# Cording!



## FromHakaryou (Jul 31, 2009)

Hello groomer interested dog people, .

I'm just putting some feelers out there to see how people feel about cords, and also if anybody with experience with cords have any advice/tips/suggestions, etc.

I have a standard poodle and am cording just his topknot. We're going for a Captain Jack/Bob Marley look.  I'm excited because I have really never seen a partially corded dog, and I think it will give him a unique flair. 

Tips? Comments? Concerns? 

Ryan


----------



## animalcraker (Nov 9, 2006)

Personaly I think corded poodles are the best looking of all the poodle hair styles. You'll have to post some pics of his dreads for us.


----------



## 0hmyd0g (Aug 18, 2008)

I groom a fully corded Puli every few months! It's really exciting because it's so different! It takes a very long time to wash and rinse all the soap out. My hands get really sore from the hours of hand drying with a towel every single cord. I go through a lot of towels, and even after 8 hours of being in the salon he still goes home a little wet but the owner finishes him herself at home. Puli cords are easy to separate and not at all like other matting on other dogs. I don't know how cords on a poodle will be like or if they would be as easy to care for.


----------



## Graco22 (Jul 16, 2007)

Getting the cords started is the hardest part. You have to basically just let the coat get matted, then use one side of a shear to split them up. You keep splitting them over time, until you get the size of cords you want, then you can maintain them. I wanted to cord my poodle, and I LOVE the way they look, but just too time consuming for me. I think doing just the head is a great idea. Here is a link with info from experienced corders. 

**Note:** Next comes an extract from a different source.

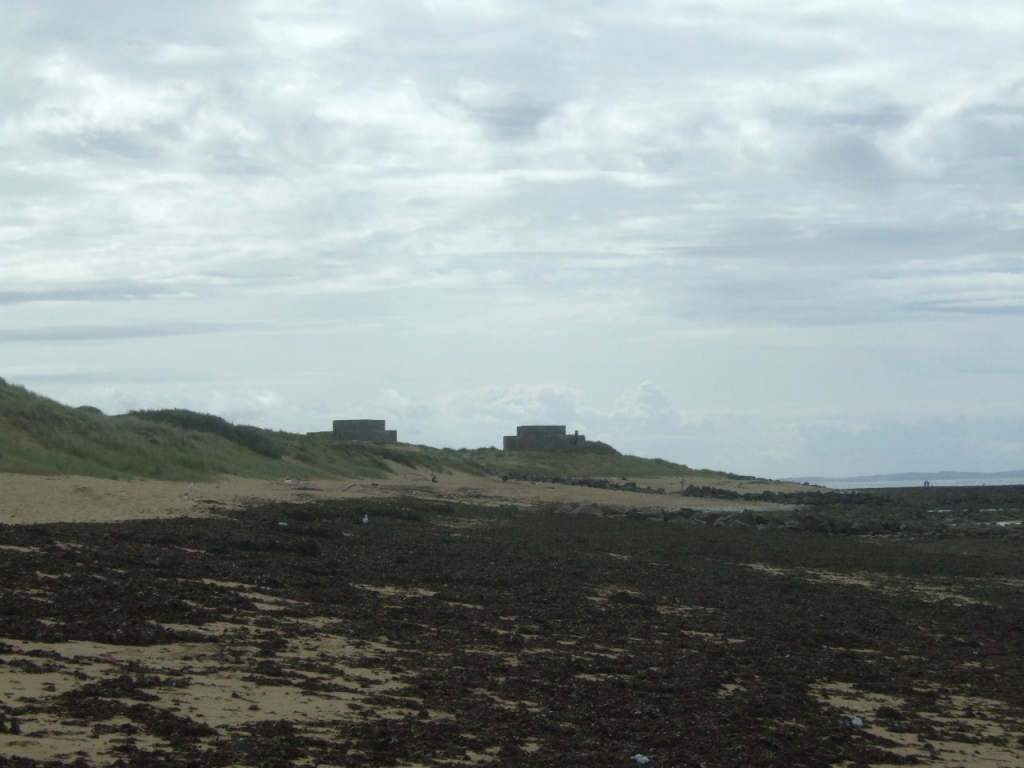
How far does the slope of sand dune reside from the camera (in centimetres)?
1718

http://www.groomers.net/cgi-bin/discus/discus.cgi?


and

http://www.groomers.net/cgi-bin/discus/discus.cgi?


----------



## wimsey (May 19, 2009)

I love the look of corded dogs. A corded topknot on a poodle sounds like a lovely idea.


----------



## poodleholic (Mar 15, 2007)

I love the look, too, but it's waaaaaaaaaaaay too much work for me. I have 3 Standards to take care of! 

Keep in mind, too, that not all Poodle coats are identical - if your Poodle's coat has a tight curl, all the better to get started!


----------



## kacaju (Jan 2, 2008)

Have you seen Animal Planets dog shows? Look for the Harrisburg 2009 show, it was just on.There is a corded black mini poodle in that show. I saw that dog in person at a few dog shows last winter and he is stunning!!


----------